## Alıntı metin
☆ ☆ ☆
Yatırım dünyasında bazen en büyük sorun, kontrolün sende olmaması hissidir.
Hisse senedi alırsın, piyasa düşerse çaresizce izlemek zorunda kalırsın. Fonlara girersin, yönü değiştirme şansın olmaz.
İşte opsiyonlar bu noktada devreye girer.
Sana sadece yatırım yapma değil, aynı zamanda oyunun kurallarını değiştirme şansı tanır. Çünkü opsiyon, fiyat hareketlerini yönetebileceğin bir kontrol aracıdır.
Opsiyonları, gelecekteki bir fırsata şimdiden bilet almak gibi düşünebilirsin. Ama bu bilet seni otobüse binmeye zorlamaz; istersen kullanırsın, istemezsen çöpe atarsın. Riskin sınırlı, ihtimallerin ise geniştir.
Peki işin aslına bakalım: opsiyonların yatırım yolculuğunda nasıl stratejilere dönüşebildiğini birkaç somut senaryoyla inceleyelim.
☆ ☆ ☆
## Yapılacak iş A
Opsiyonlarla ilgili metne göre aşağıdaki ifadelerin her biri doğru mu? Her biri için evet ya da hayır deyin ve bunu gösteren sözleri metinden aynen aktarın.
(i) Opsiyon bileti, sahibini onu kullanmaya zorlar.
(ii) Opsiyonlarda risk sınırlıdır.
(iii) Fonlara girdiğinizde yönü değiştirme şansınız olur.
## Yapılacak iş B
Opsiyonlarla ilgili metin, opsiyonu nasıl bir araç olarak tanımlıyor?

## Kayıtlı bilgiler
☆ ☆ ☆
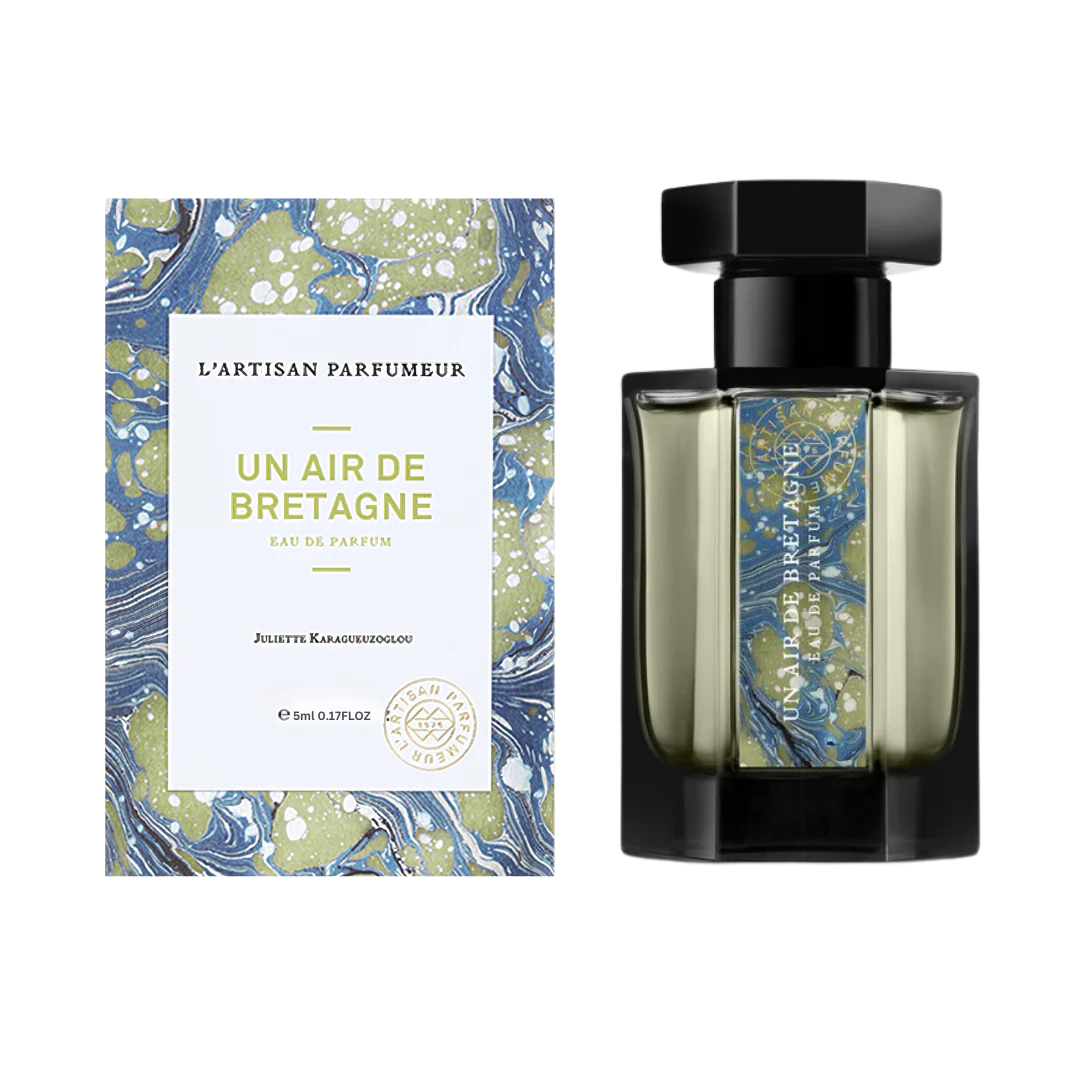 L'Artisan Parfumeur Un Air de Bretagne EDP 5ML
☆ ☆ ☆
## Görevin çözümü A
(i) Hayır: "Ama bu bilet seni otobüse binmeye zorlamaz; istersen kullanırsın, istemezsen çöpe atarsın."
(ii) Evet: "Riskin sınırlı, ihtimallerin ise geniştir."
(iii) Hayır: "Fonlara girersin, yönü değiştirme şansın olmaz."

## Görevin çözümü B
Fiyat hareketlerini yönetebileceğin bir kontrol aracı olarak tanımlıyor.